If you're already doing this dynamically from a procedure, you could get the ORACLE_HOME environment variable (as it was set when the instance started anyway) via a Java call, but you need a separate function:
create or replace function getenv(name varchar2) return varchar2
as language java
name 'java.lang.System.getenv(java.lang.String) return java.lang.String';
/
create or replace procedure p42 as
begin
execute immediate q'[CREATE or replace DIRECTORY DIRECTORY_DIR AS ']'
|| getenv('ORACLE_HOME') || q'[']';
end;
/
Assuming both compile OK, when executed the directory is created with the path from the environment variable:
exec p42;
PL/SQL procedure successfully completed.
select directory_path
from all_directories
where directory_name = 'DIRECTORY_DIR';
DIRECTORY_PATH
----------------------------------------
/dboracle/orabase/product/11.2.0
If your procedure is in a package, the function can be in there too, privately if you prefer.

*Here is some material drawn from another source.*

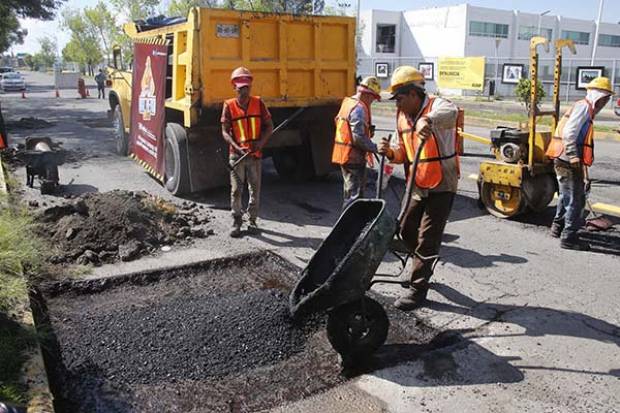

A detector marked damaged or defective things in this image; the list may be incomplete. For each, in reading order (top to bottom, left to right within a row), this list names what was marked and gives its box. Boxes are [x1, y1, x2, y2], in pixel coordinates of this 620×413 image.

asphalt pothole [32, 251, 440, 408]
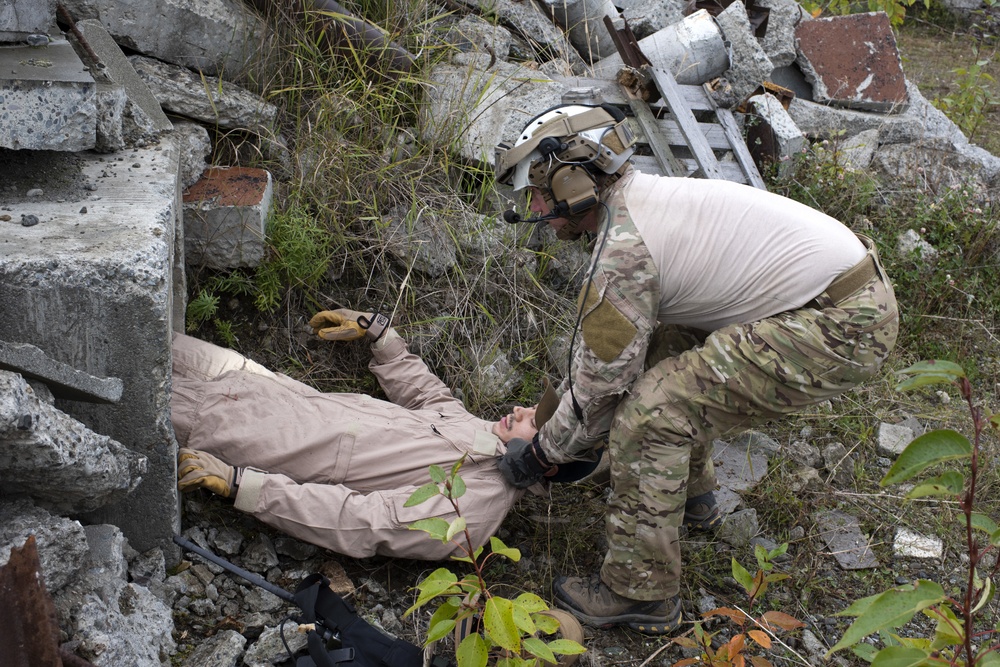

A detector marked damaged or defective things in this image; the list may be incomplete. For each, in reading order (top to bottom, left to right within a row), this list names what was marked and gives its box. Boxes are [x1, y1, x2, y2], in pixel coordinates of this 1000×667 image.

And you don't need any additional privileges to use the Java call, just create procedure
, which you already have in this case.
Unfortunately this doesn't work in Windows as ORACLE_HOME is set in the registry, not the environment; it may be possible to get information from the registry but you may also have more than one Oracle Home so you'd have to determine which registry key to use.

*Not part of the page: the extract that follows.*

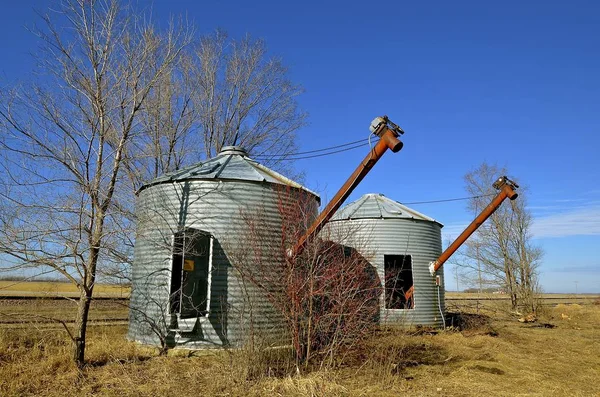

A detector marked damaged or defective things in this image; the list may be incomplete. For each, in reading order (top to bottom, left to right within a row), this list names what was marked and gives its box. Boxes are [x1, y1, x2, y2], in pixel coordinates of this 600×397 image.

rusty grain auger [290, 115, 404, 256]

There is also (as Aramillo found) an [undocumented] built-in DBMS_SYSTEM
package that can provide the same information; with that you could do:
create or replace procedure p42 as
l_oracle_home varchar2(100);
begin
dbms_system.get_env('ORACLE_HOME', l_oracle_home);
execute immediate q'[CREATE or replace DIRECTORY DIRECTORY_DIR AS ']'
|| l_oracle_home || q'[']';
end;
/
But you would need to have execute permission granted on that package, and it's undocumented status might give you pause; some of the functionality seems to be restricted to SYSDBA anyway (note 159968.1).
While poking around My Oracle Support looking for DBMS_SYSTEM
references, I also stumbled over this option:
select nvl(substr(file_spec, 1, instr(file_spec, 'lib') -2),
substr(file_spec, 1, instr(lower(file_spec), 'bin') -2)) as oracle_home
from dba_libraries
where library_name='DBMS_SUMADV_LIB';
... which apparently also works on Windows, but you need sufficient privileges to see the data dictionary entries.